Speaking at a metalworking factory in Cincinnati last week, Romney cited his experience as a businessman, saying he knows what it would take to bring employers back to the United States. “For me it’s all about good jobs for the American people and a bright and prosperous future,” he said.
Campaign officials have said it is unfair to criticize Romney for investments made by Bain after he left the firm but did not address those made on his watch. In response to detailed questions about outsourcing investments, Bain spokesman Alex Stanton said, “Bain Capital’s business model has always been to build great companies and improve their operations. We have helped the 350 companies in which we have invested, which include over 100 start-up businesses, produce $80 billion of revenue growth in the United States while growing their revenues well over twice as fast as both the S&P and the U.S. economy over the last 28 years.”
The folks still with Bain Capital are honest about their record: they make money by shearing labor costs. Bain’s business model is more often than not dependent on layoffs, benefit cuts, outsourcing/off-shoring. That’s simple. The President never has begrudged them that or intimated that it was illegal or immoral to do. He’s been clear that Bain’s purpose wasn’t job creation for Americans, it was profits for investors:
And let’s take a look at the record specifically of Bain Capital, which Romney owned from 1992 to 2001.
• 1988: Bain put $10 million down to buy Stage Stores, and in the mid-’90s took it public, collecting $184 million from stock offerings. Stage filed for bankruptcy in 2000.
• 1992: Bain bought American Pad & Paper, investing $5 million, and collected $107 million from dividends. The business filed for bankruptcy in 2000.
• 1993: Bain invested $25 million when buying GS Industries, and received $58 million from dividends. GS filed for bankruptcy in 2001.
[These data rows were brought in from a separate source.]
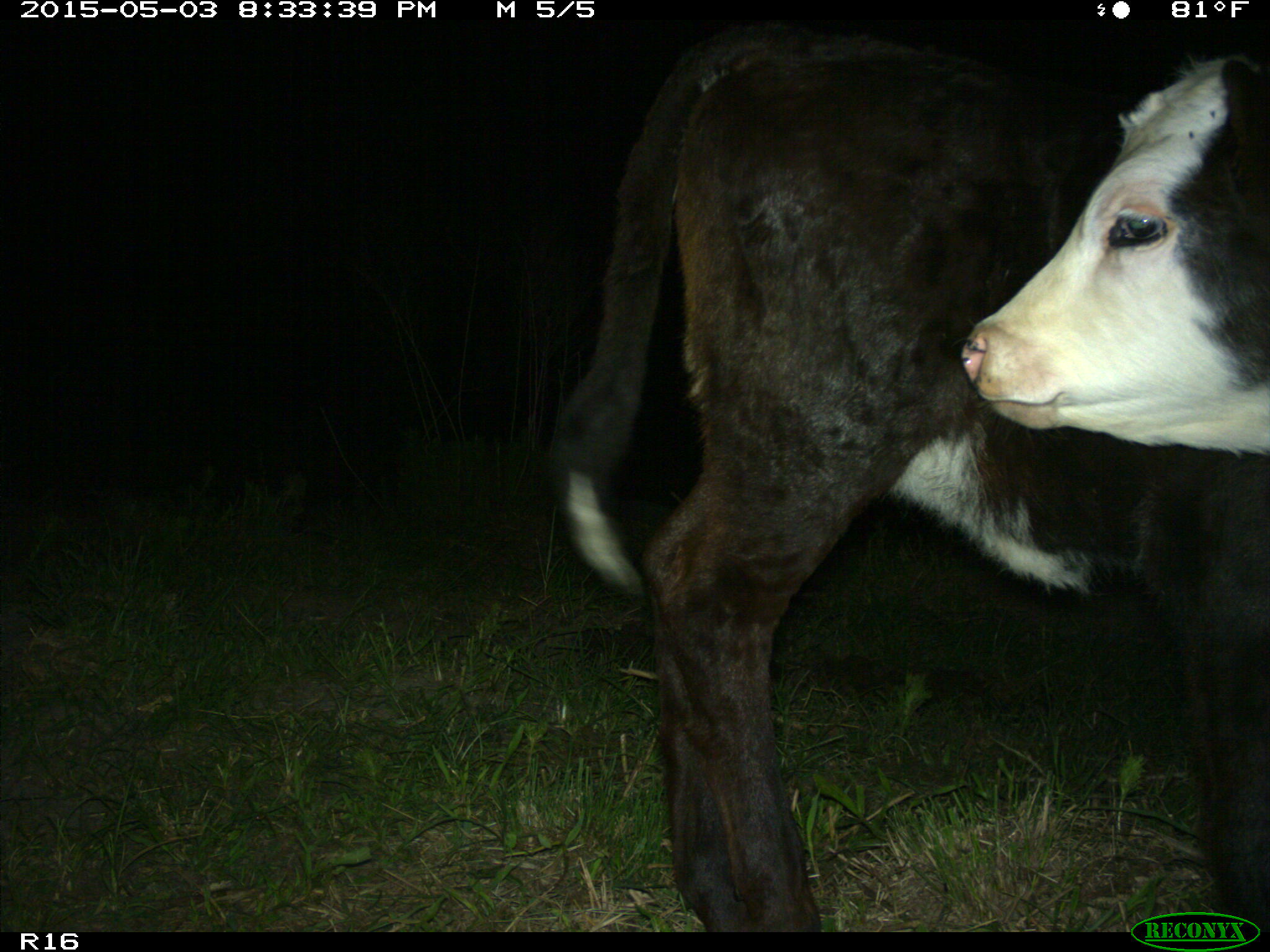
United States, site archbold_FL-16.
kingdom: Animalia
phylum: Chordata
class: Mammalia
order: Artiodactyla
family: Bovidae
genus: Bos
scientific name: Bos taurus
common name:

• 1994: Bain put $27 million down to buy medical equipment maker Dade Behring. Dade borrowed $230 million to buy some of its shares. Dade went bankrupt in 2002.
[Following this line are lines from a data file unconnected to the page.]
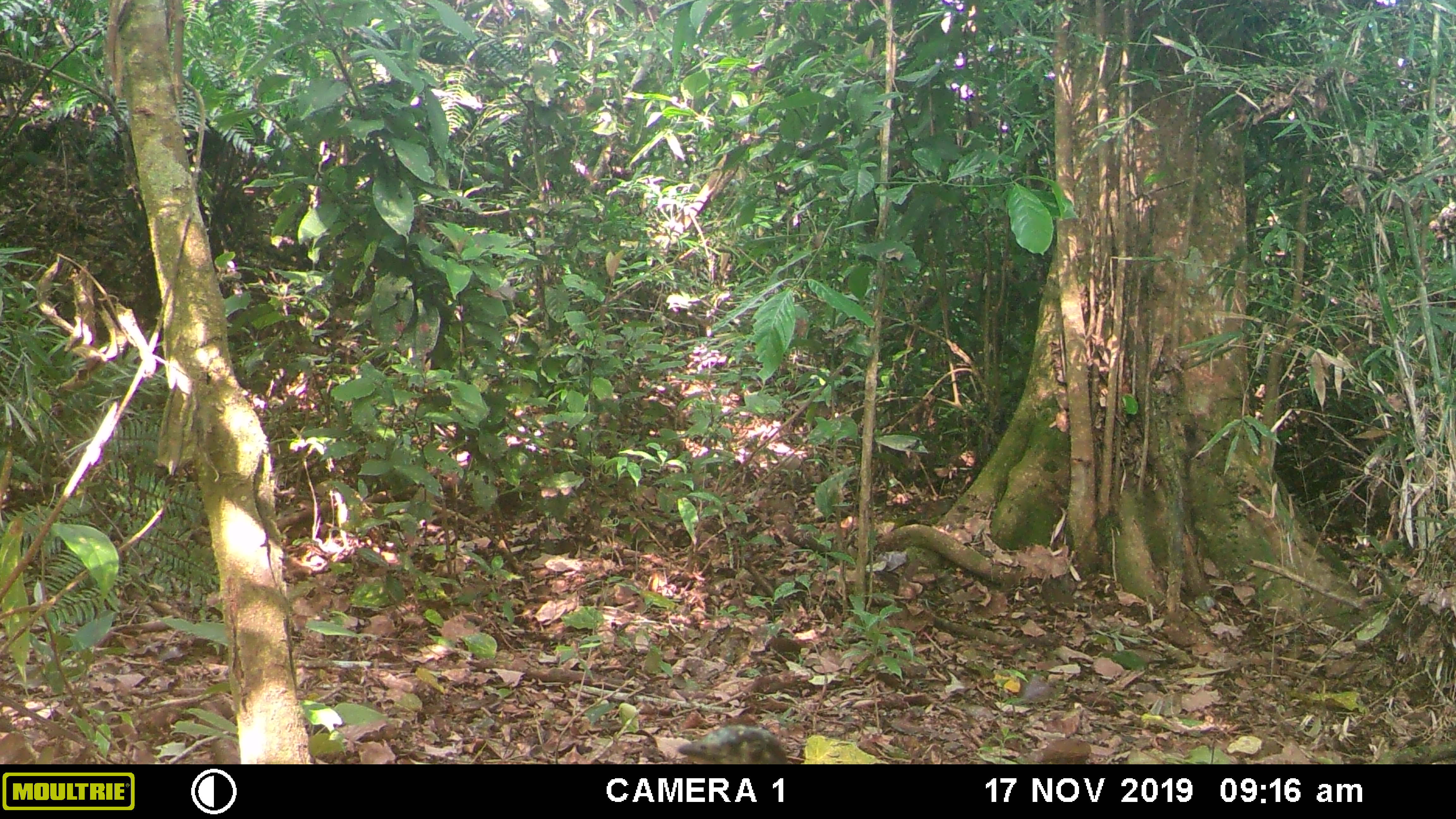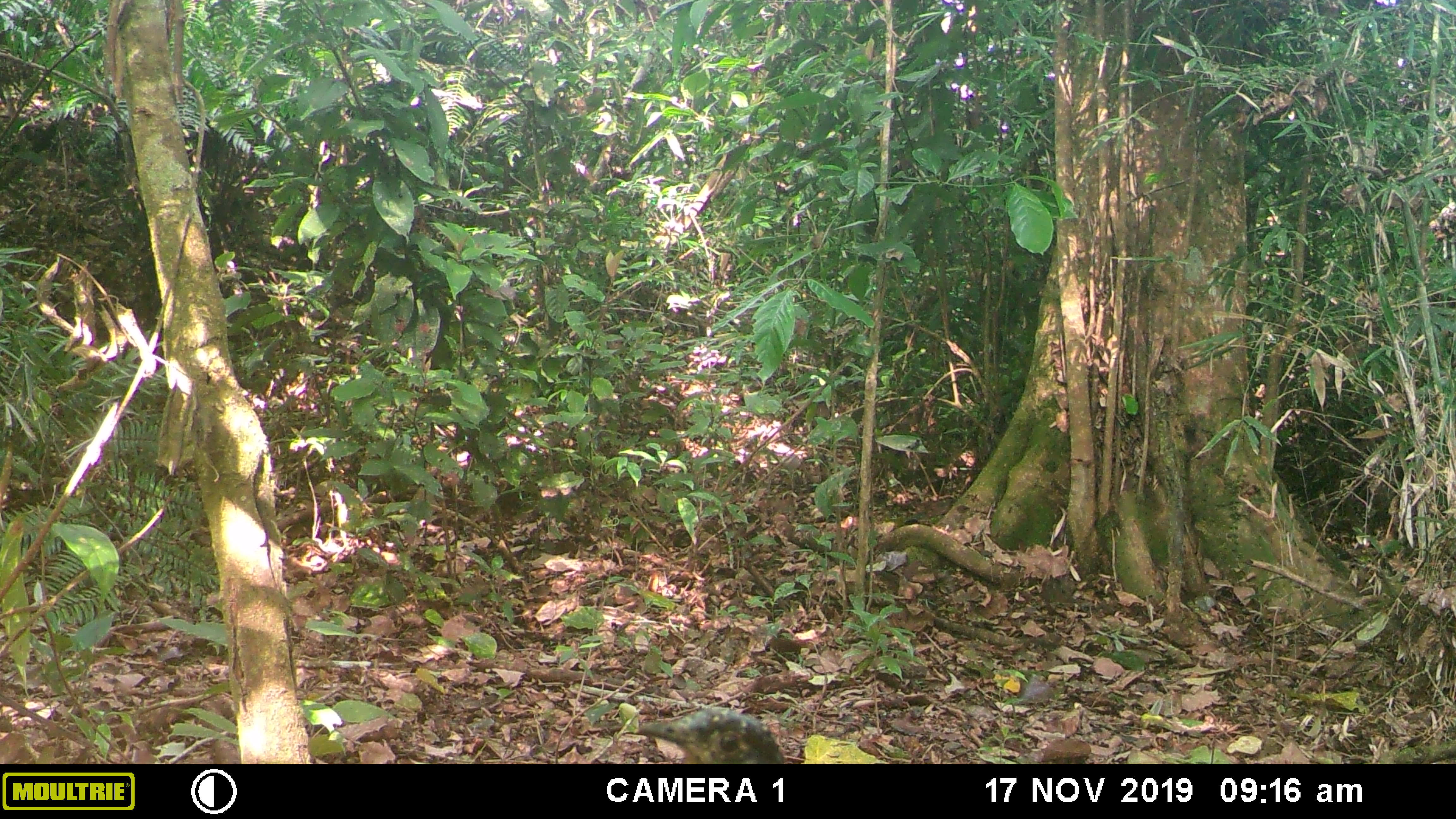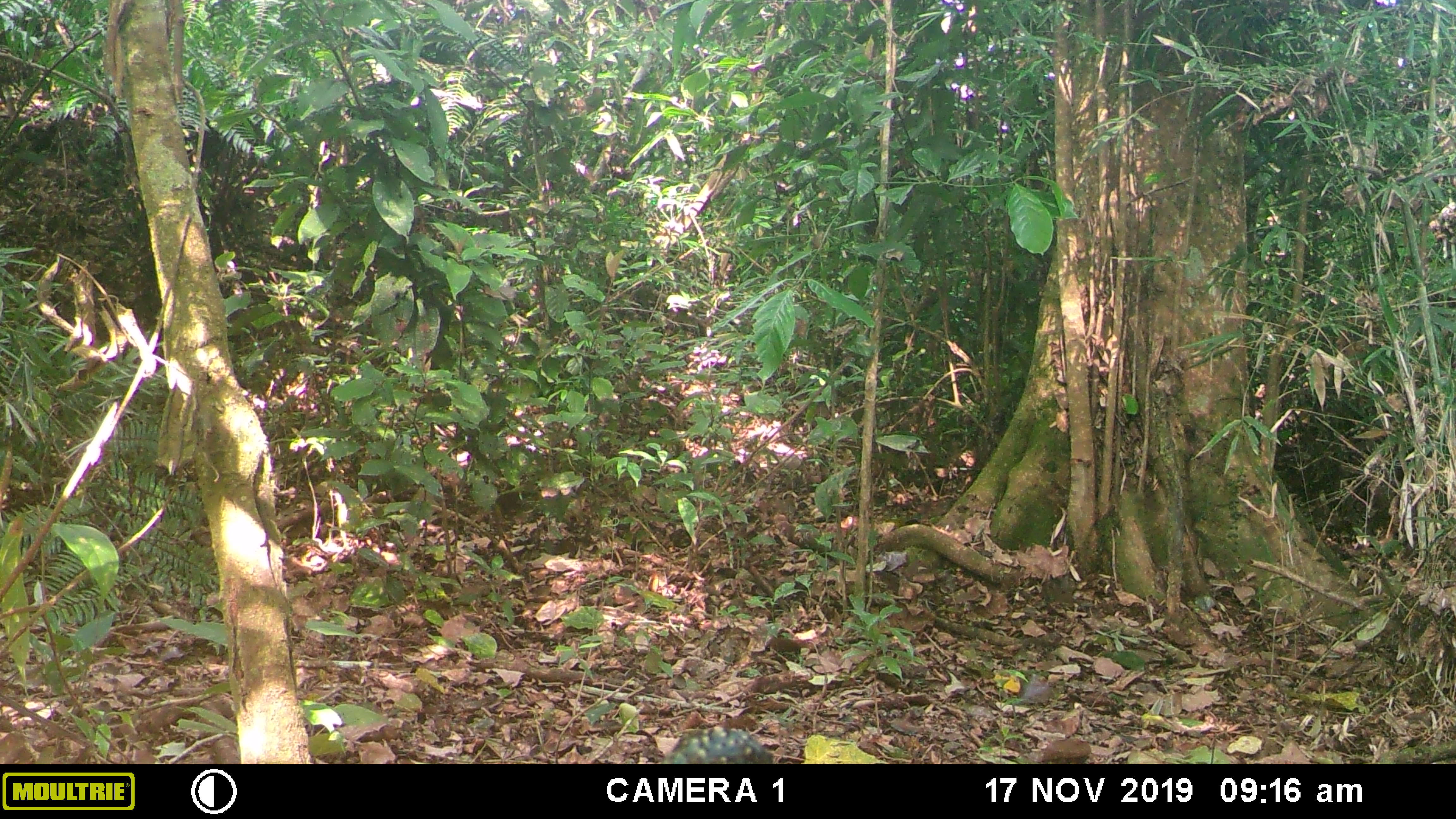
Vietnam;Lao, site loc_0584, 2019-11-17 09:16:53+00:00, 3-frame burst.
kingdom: Animalia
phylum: Chordata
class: Aves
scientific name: Aves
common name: bird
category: unidentified bird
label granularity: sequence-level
• 1997: Bain invested $41 million when buying Details, and collected at least $70 million from stock offerings. The company filed for bankruptcy in 2003.
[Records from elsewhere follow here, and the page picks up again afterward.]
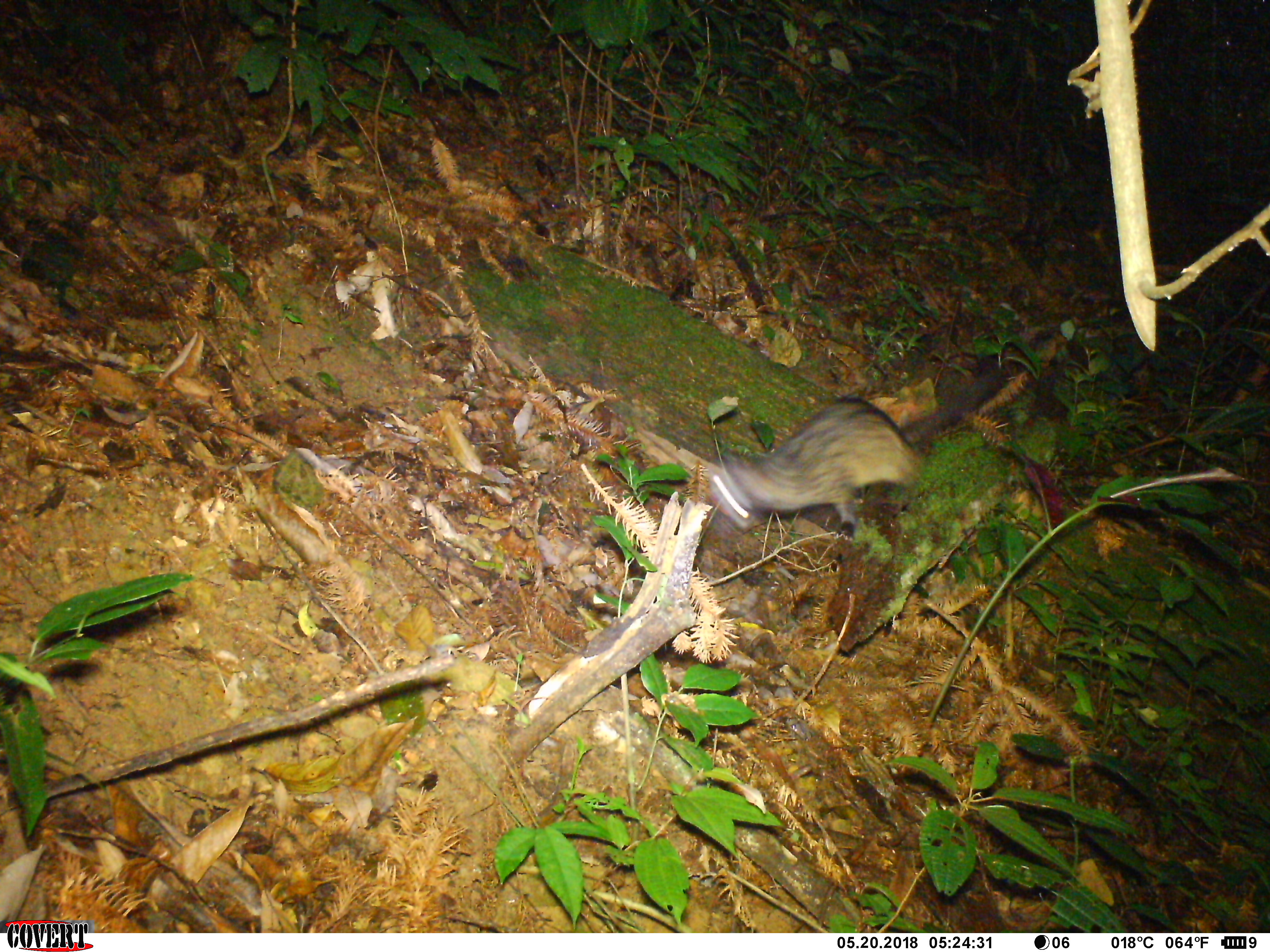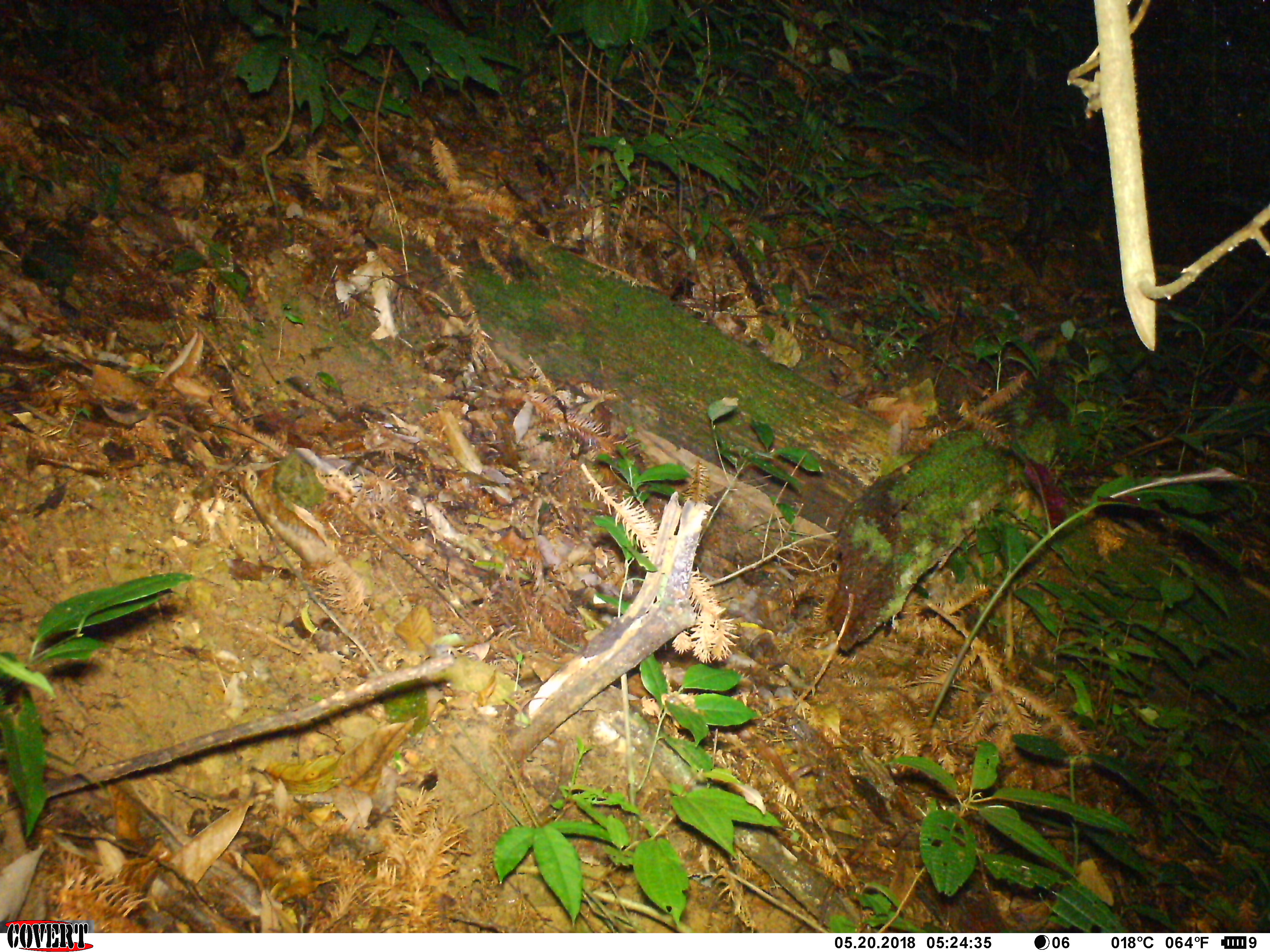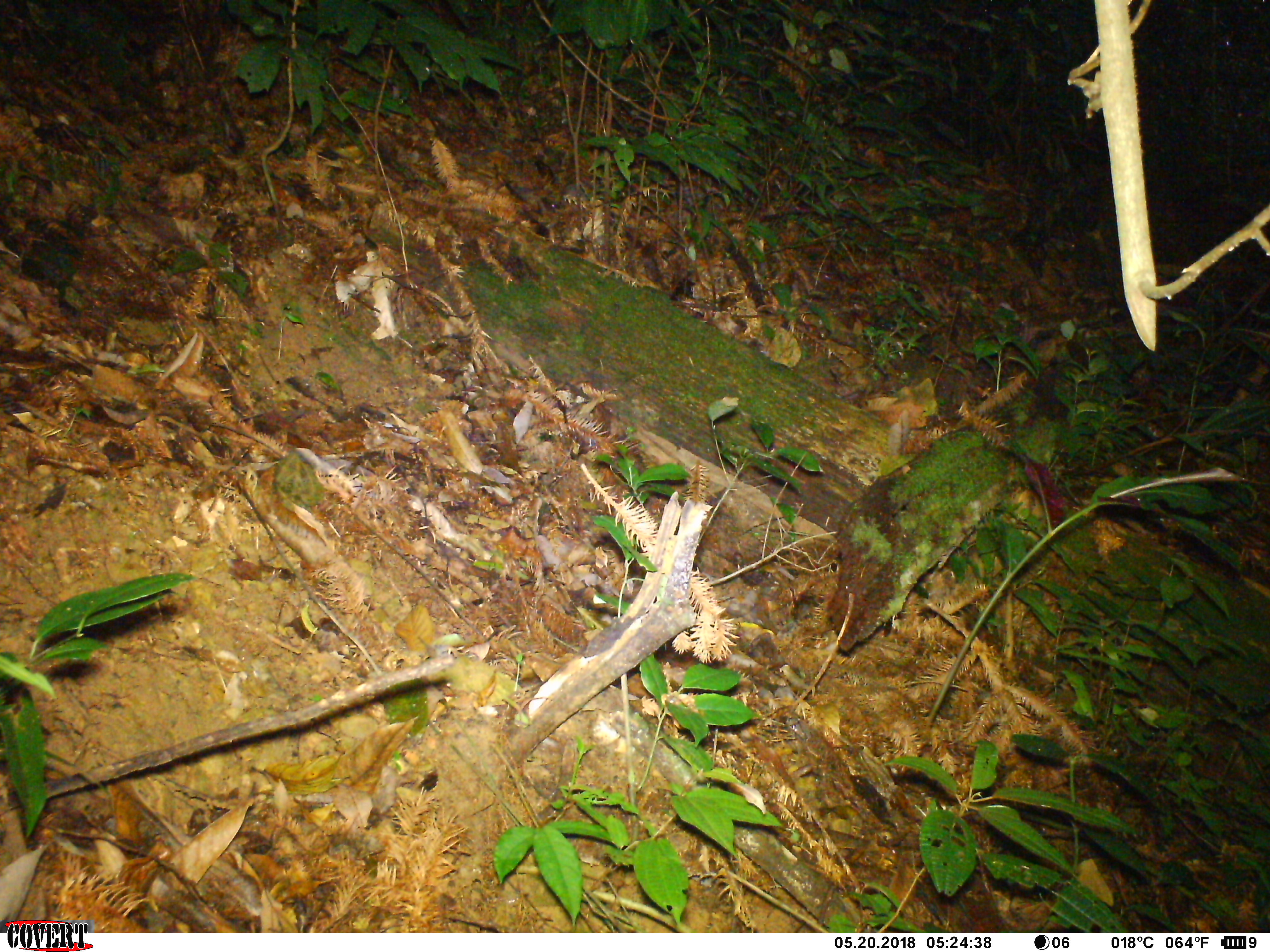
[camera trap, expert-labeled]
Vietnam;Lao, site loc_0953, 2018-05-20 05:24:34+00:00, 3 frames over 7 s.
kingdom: Animalia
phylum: Chordata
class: Mammalia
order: Carnivora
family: Viverridae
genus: Paradoxurus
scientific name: Paradoxurus hermaphroditus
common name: common palm civet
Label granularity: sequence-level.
Romney owned 100 percent of Bain Capital making him involved in all these deals, which represented more than 20 percent of the money Bain made from its investment funds between 1987 and 1995. Bain’s focus during all this time was leveraged buyouts, and it had not made venture investments since its earliest days.
Romney says he will get jobs back because he knows why companies send jobs overseas and that’s because he used to buy companies and build strategy for them which included outsourcing. That’s like saying you can stop heroin abuse because you know why people get addicted to it and you used to teach people how to shoot it in their veins. Regardless, Bain Capital is sending in the big guns to Romney’s donor, VP vetting retreat in Park City, Utah this weekend. But, according to Cory Booker, Harold Ford, Ed Rendell and others: no one should talk about Romney’s experience working for Bain except for Mitt Romney, it’s too negative. That’s a foolish generality. Romney spent most of his adult life at Bain prior to politics. It’s his rationale for why he can fix the economy. He made it the centerpiece of Romney 2012, he should have to defend it and if Obama doesn’t make him defend it, then he is committing campaign malpractice.